Now there are some crazy things out there in physics that are super controversial. String theory has way too many models that don't fit, that certainly lends itself to going down the totally wrong path. But when it comes to things like dark matter, either we're measuring things totally incorrectly or there is some energy we can't measure or some property we don't understand.

Now would any of those discoveries be practical? We have no real way of knowing. It could just be some cool new stuff to put in a table, or it could lead us to understand how to control gravity in ways we never though possible; allowing us into space without expensive and dangerous rockets.

This reminds me of the shitty Forbs article that discouraged people from doing their own research and thinking for themselves.

Maybe she has a point in that we're wasting a lot of money on particle accelerators, when we could be pumping more money into things like ITER or other hard physics questions that can solve our energy problems or other practical things. But I get the feeling she's just bitter about academia and is just taking it out on her own field. She might even have a point, but this article is just a terrible argument for it.

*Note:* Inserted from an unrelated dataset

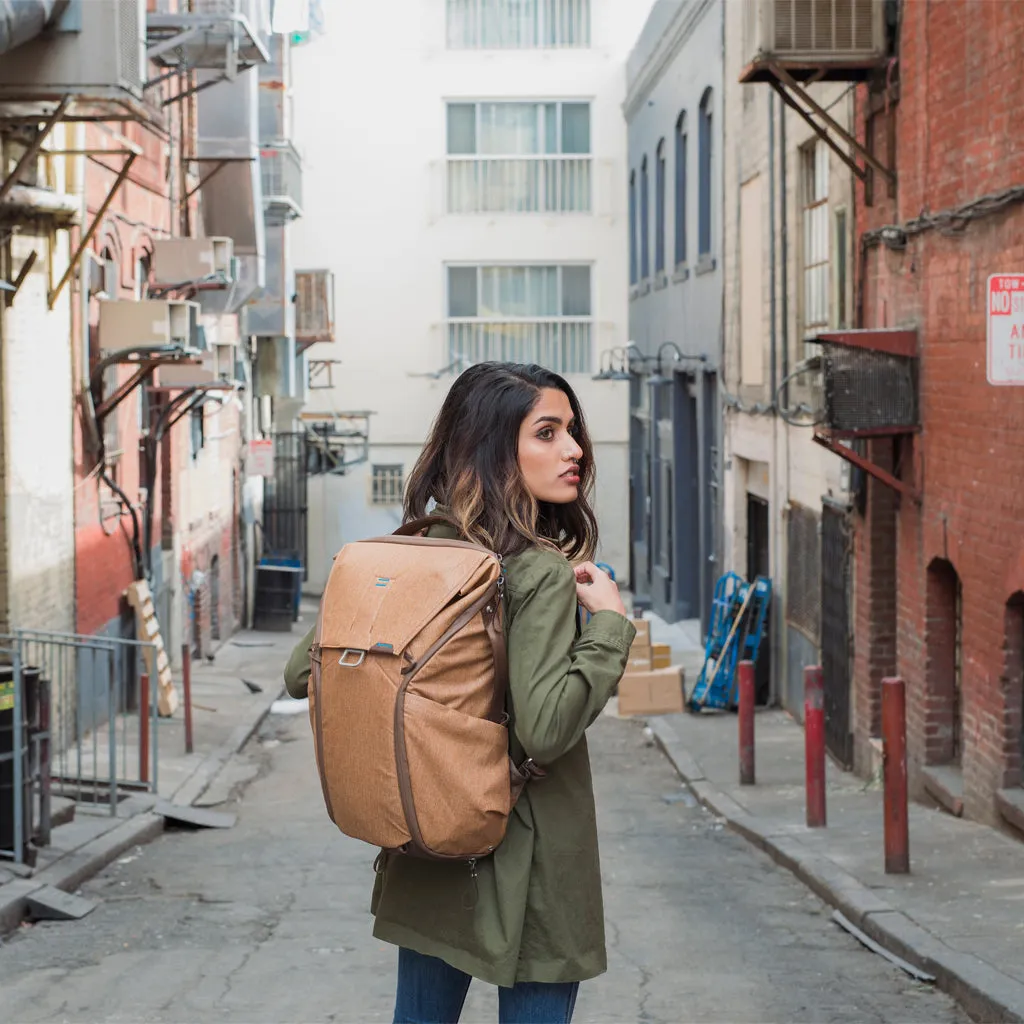 Everyday Backpack V1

[–] smallpond [OP] -1 points (+0|-1)

That forbes articles makes an important point that more people need to try to understand:

The reason is simple: most of us, even those of us who are scientists ourselves, lack the relevant scientific expertise needed to adequately evaluate that research on our own. In our own fields, we are aware of the full suite of data, of how those puzzle pieces fit together, and what the frontiers of our knowledge is. When laypersons espouse opinions on those matters, it’s immediately clear to us where the gaps in their understanding are and where they’ve misled themselves in their reasoning. When they take up the arguments of a contrarian scientist, we recognize what they’re overlooking, misinterpreting, or omitting. Unless we start valuing the actual expertise that legitimate experts have spent lifetimes developing, “doing our own research” could lead to immeasurable, unnecessary suffering.

The majority of people simply don't have the training to evaluate scientific material, not just out of their own occupation, but in any field at all. Encouraging Dunning--Kruger syndrome among the hopeless is something vested interests use to manipulate public opinion.